The performance gains in rendering of Perspective are due to using canvas + Webassembly. This would be exactly the same in Tauri or Webview2 because it would run in the same browser rendering engines which execute the Canvas renderer and Webassembly like in a browser or in Electron.

> The key benefits observed from the transition from Electron to WebView2 include reduced memory usage and a lowered disk footprint as resources are shared with Edge.

That's exactly pretty much where the benefits end. The memory usage reduction is even debatable if you are not running Edge as your browser. See WebView2 as an installed Electron core that's pre-installed on Windows. Doesn't change rendering performance.

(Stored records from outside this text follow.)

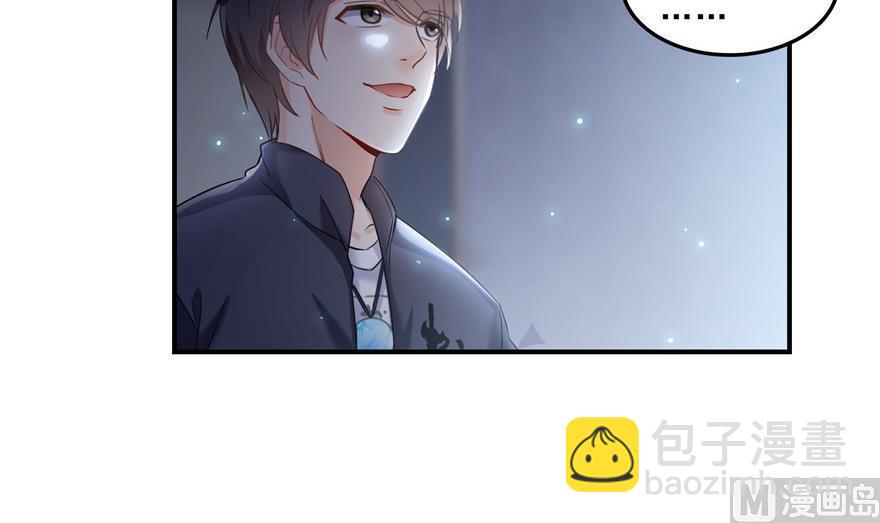 🍚修真聊天群 第155话 天空之城 第27页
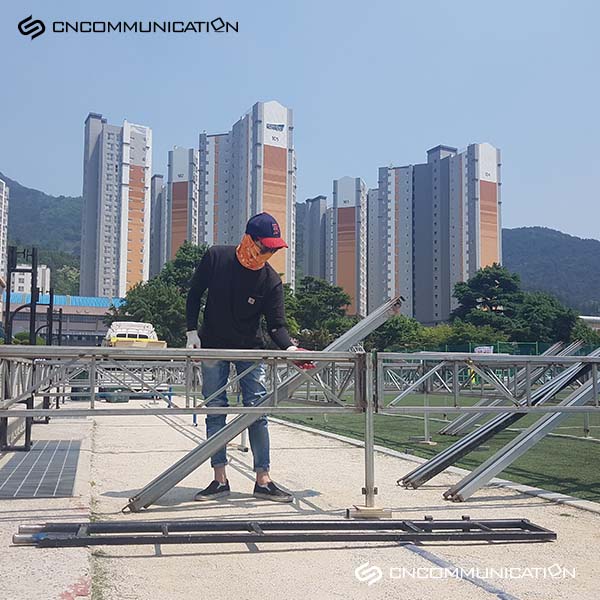CN커뮤니케이션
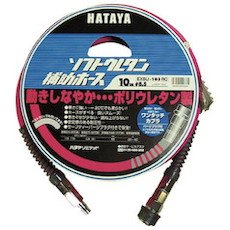 HATAYA Soft Urethane Hose EXSU-203RC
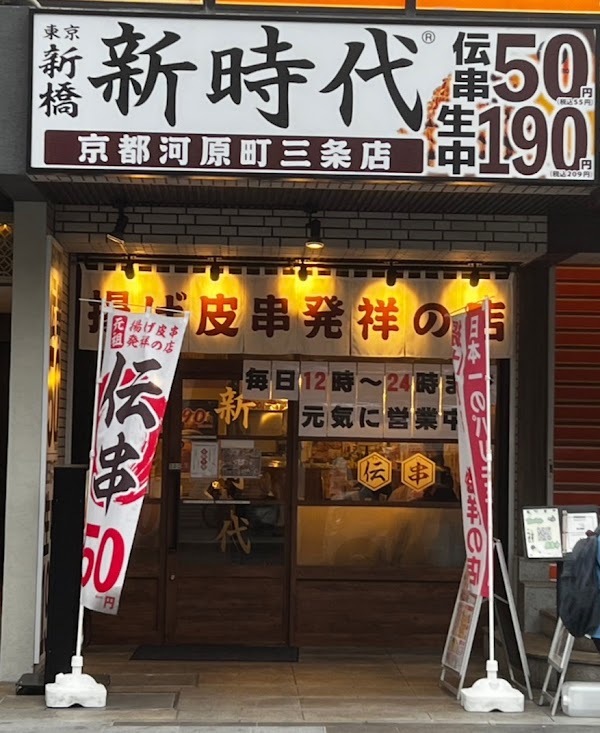 Shinjidai Kyoto Kawaramachi Sanjo Ten 1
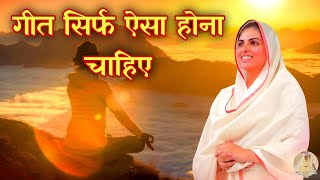 गीत सिर्फ ऐसा होना चाहिए || Nirankari Bhajan || Soulful Music || Devotional Music || Spiritual Song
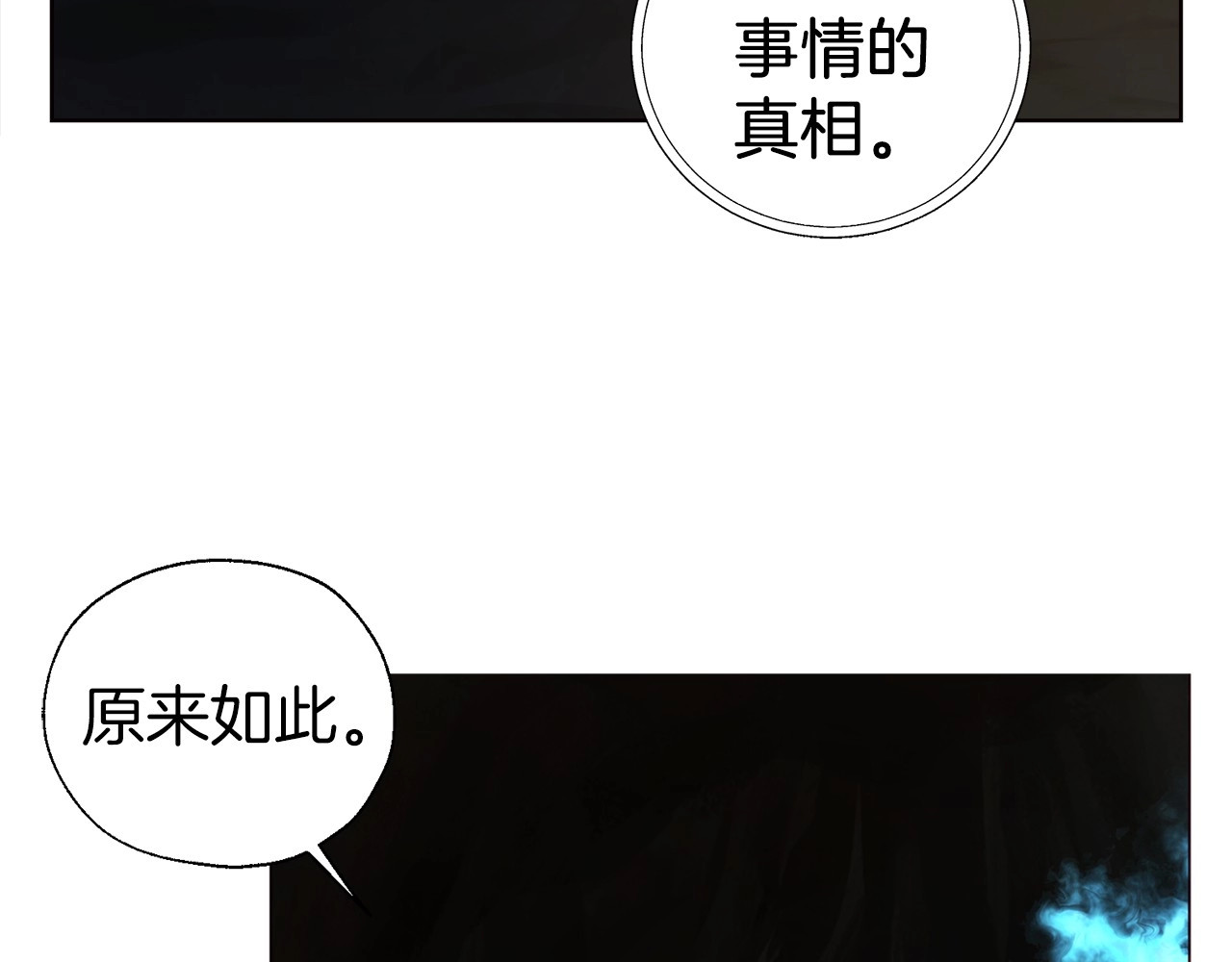 第117话 隐藏的秘密 第 44 页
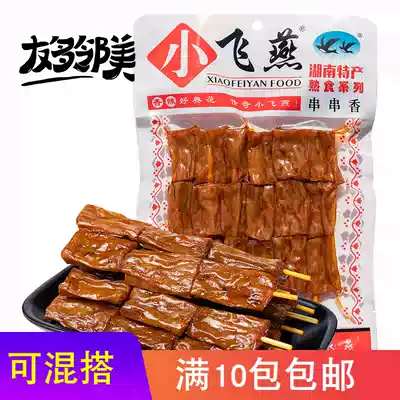 1 4-inch socket wrench Bird's nest skewers 90g spicy dried beans Hunan specialty spicy snacks Cooked food snacks Vegetarian Shish kebabs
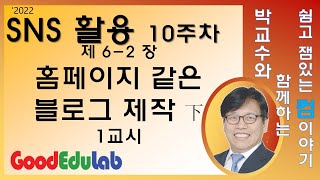 SNS 활용 10주차 제6-2장 홈페이지 같은 블로그 제작 하권 3교시 박경호교수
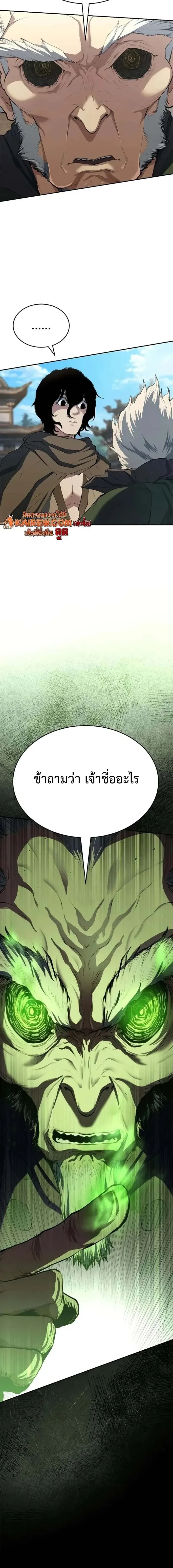 Murim Psychopath จอมมารคล_งแห_งย_ทธภพ ตอนที่ ตอนที่ 13 รูปที่ 2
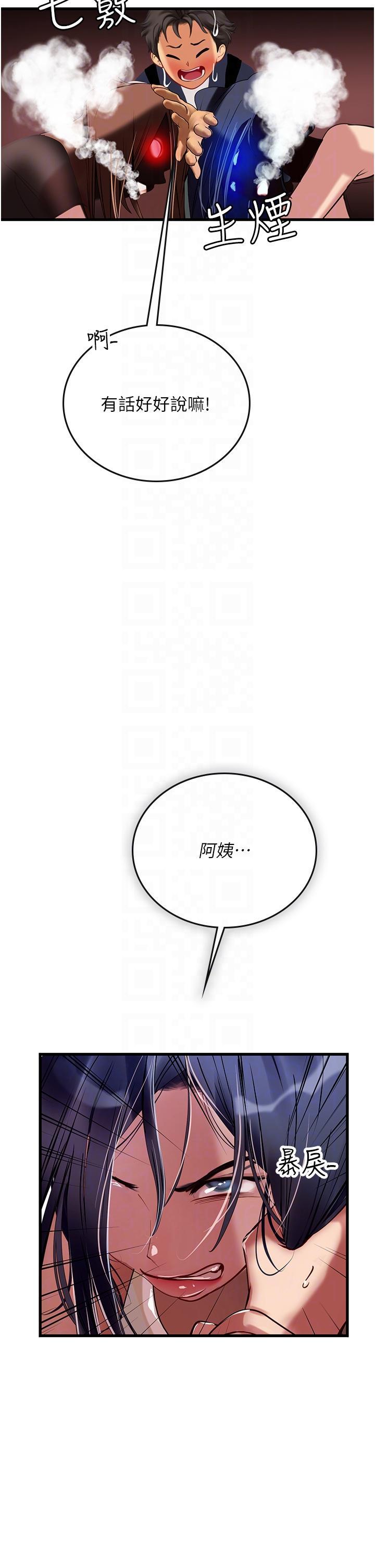 [韩国漫画] 海女实习生 剧情,熟女人妻,巨乳大奶#[51P]-30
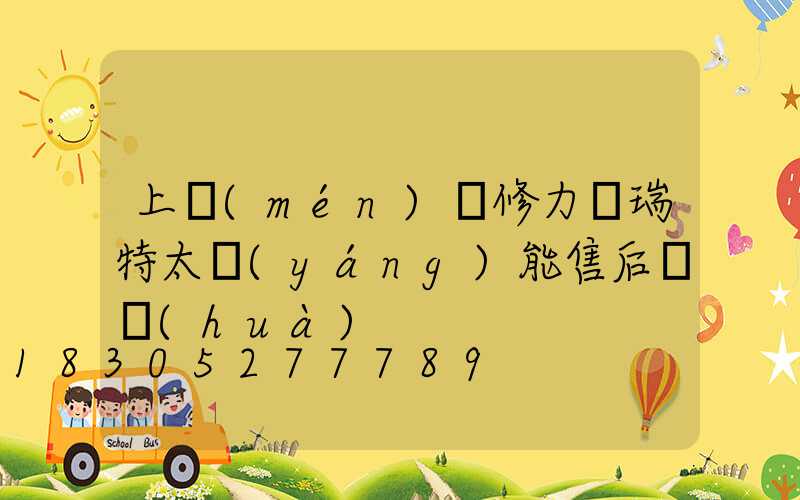 上門(mén)維修力諾瑞特太陽(yáng)能售后電話(huà)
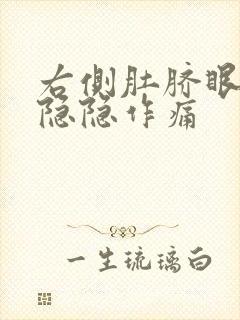 右侧肚脐眼下面隐隐作痛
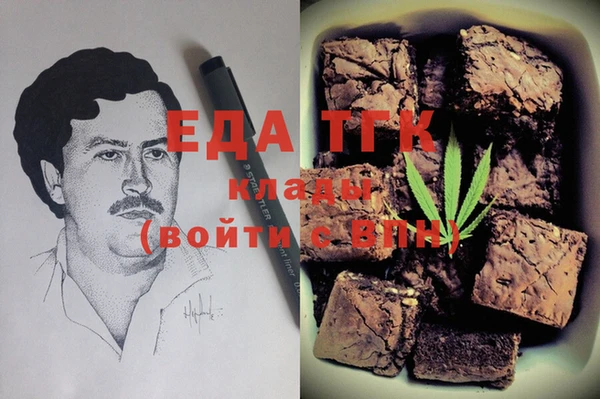 apvp Нея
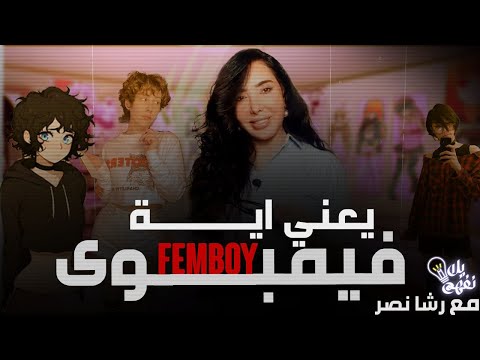 انت فاكر نفسك فاهم الحقيقة اللي عمرك ما كنت تعرفها عن الفيمبوي والبوتوم والمأخوذي رشانصر يلانفهم
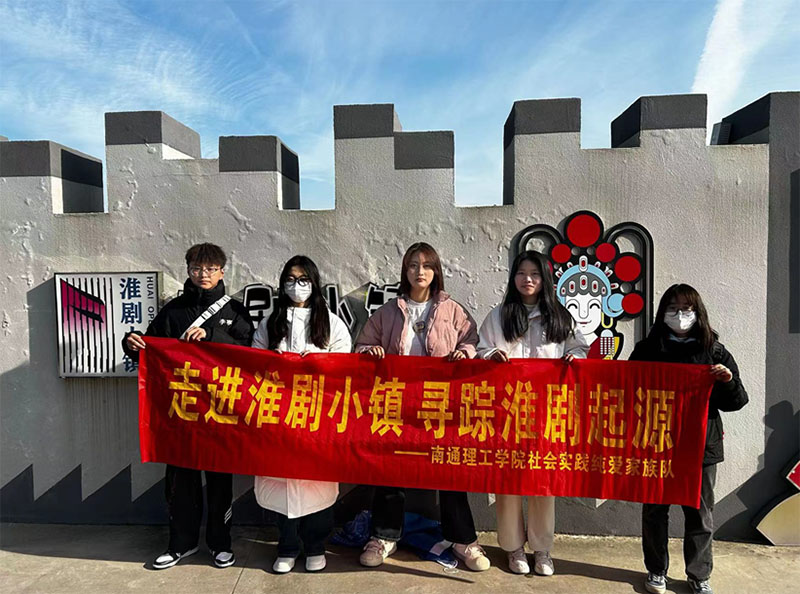 ��ȫ�����c��(y��ng)������W(xu��)Ժ���ۼ��匍(sh��)�`�F(tu��n)�(du��)�_չ �����M(j��n)����С�(zh��n) ��ۙ������Դ��--����С�(zh��n)�Ļ��������(xi��ng)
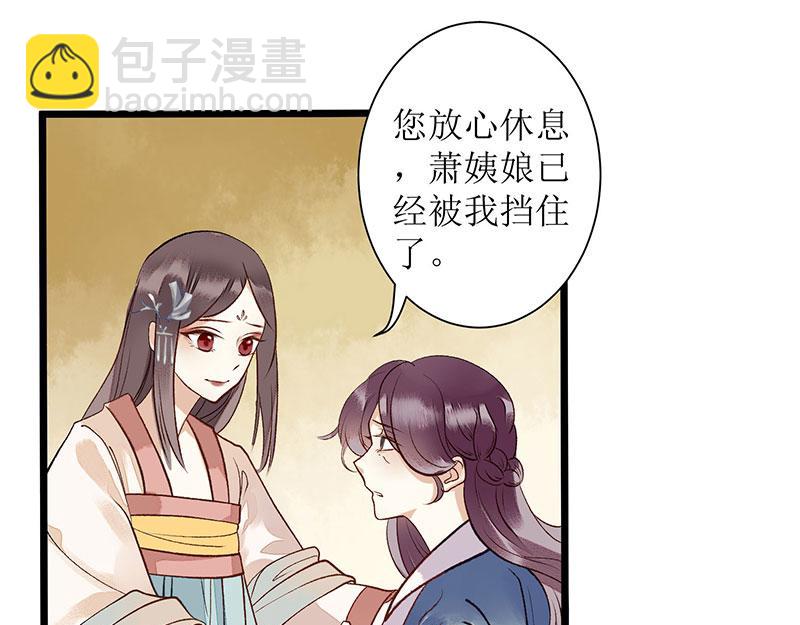 第5话 拒见姨娘35
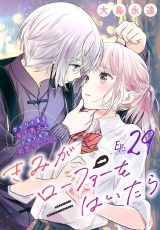きみがローファーをはいたら(話売り)　#29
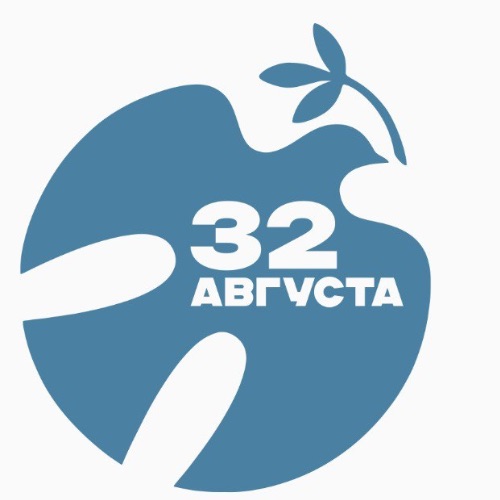32 АВГУСТА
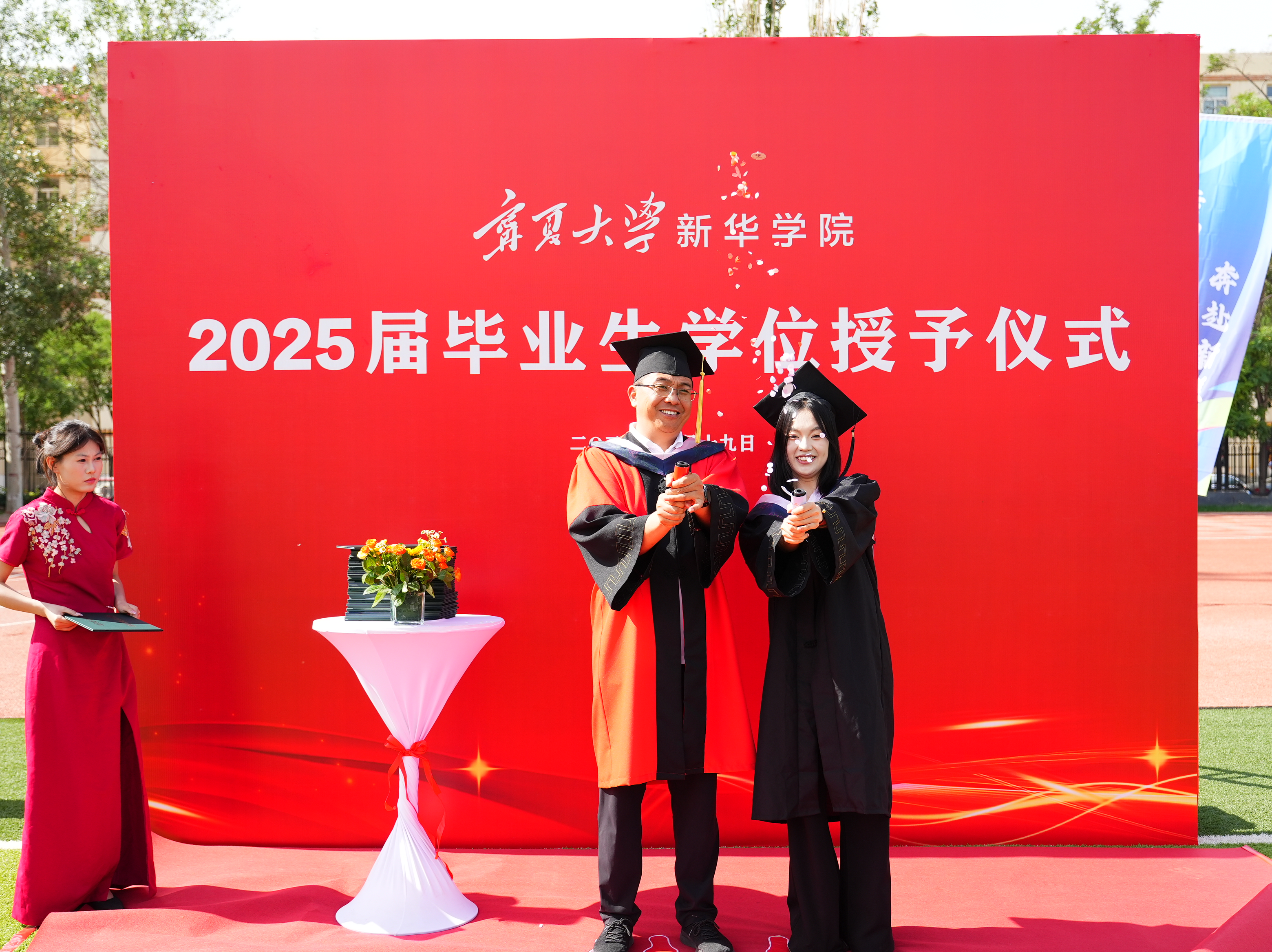 微信图片_20250619140007.jpg 微信图片_20250619140007.jpg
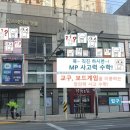 자연드림 세탁소 이미지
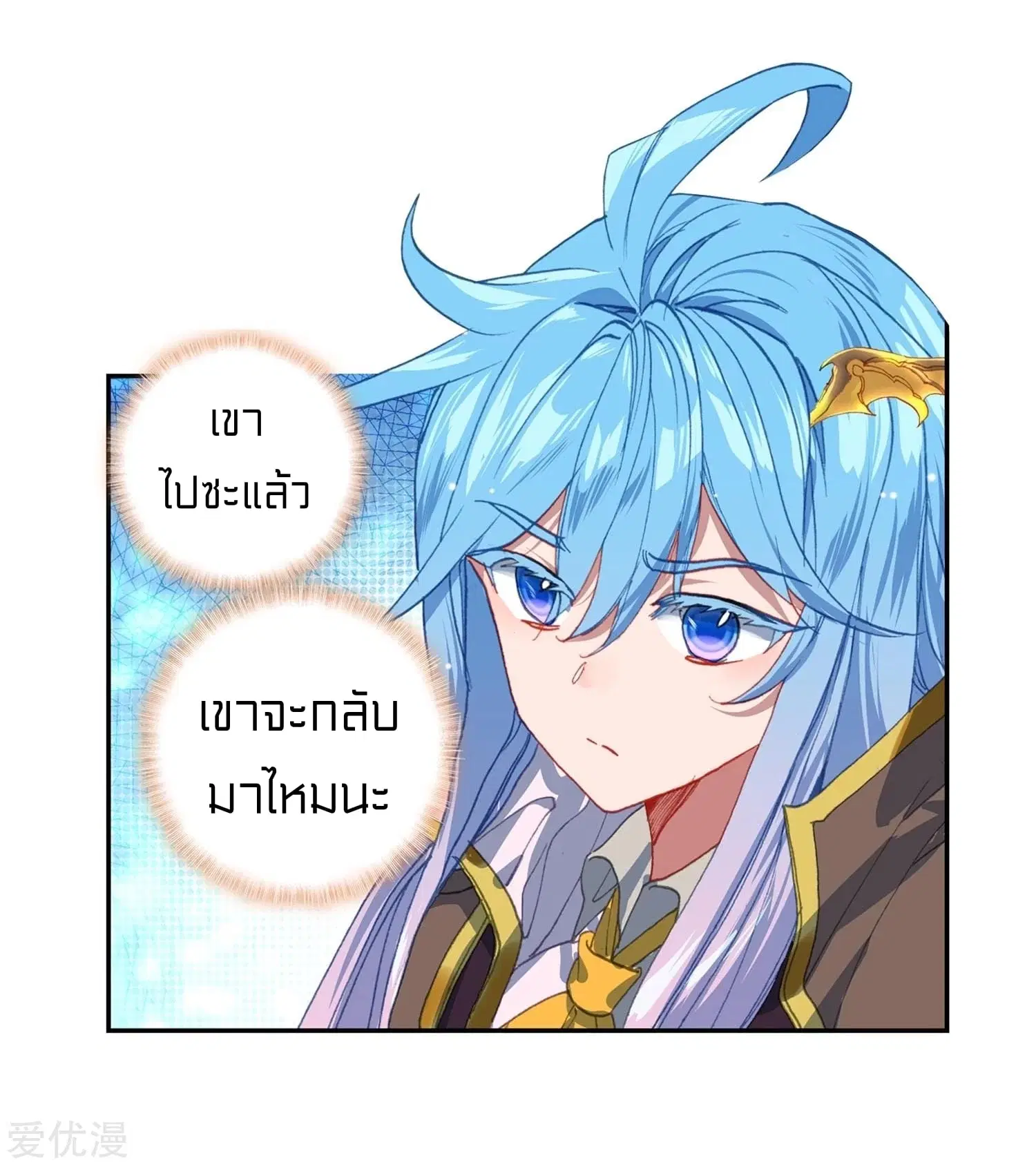 Douluo Dalu II: Jueshi Tangmen ตอนที่ 228 — หน้า 33 จาก 51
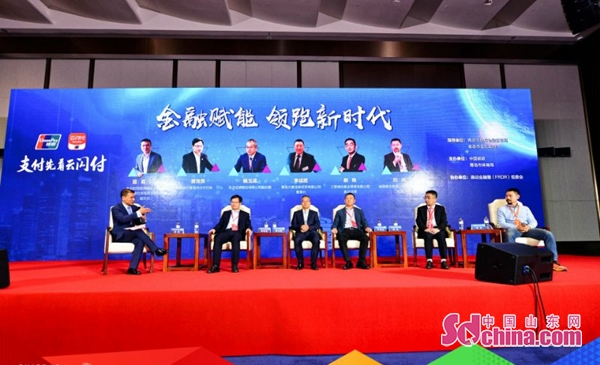 2019我国经济状况_2019年一季度中国通信行业经济运行情况分析(2)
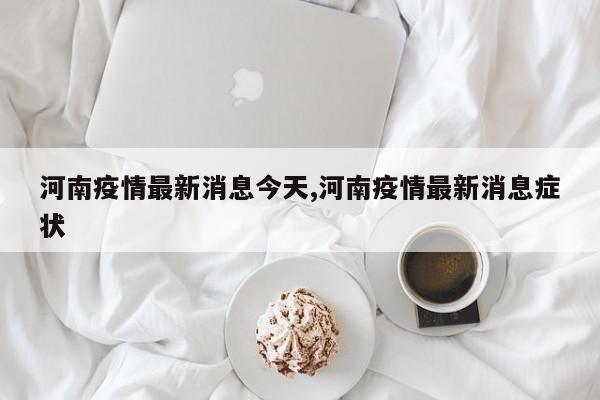 河南疫情最新消息今天,河南疫情最新消息症状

> In the case of Sciter (quoted in my parent comment), Sciter is a bit different: The frontend is HTML, CSS and JS, but the app's local backend is whatever you want it to be: C#, C++, Python, Assembly, etc. That's why it's popular among performance-critical software such as malware scanners, where you need native performance but as well as a you know customers that like a nice UI.

Yea that's why I didn't list Sciter in my reply. With Sciter you don't get the system webview - you get a custom minimalistic web html/css rendering engine that supports a limited subset of the HTML5/CSS3 spec. There's no WebGL and there's no Webassembly. So you'd have to bring your own libraries for that. Easy enough with Webassembly and they could even skip that part and go native but with Canvas and trying to run on all major platforms... it's just a lot of added work for minor gains.

I'm not against libraries like Tauri. Perspective could totally use that to make a desktop app. It would not have any advantage when it comes to rendering performance though.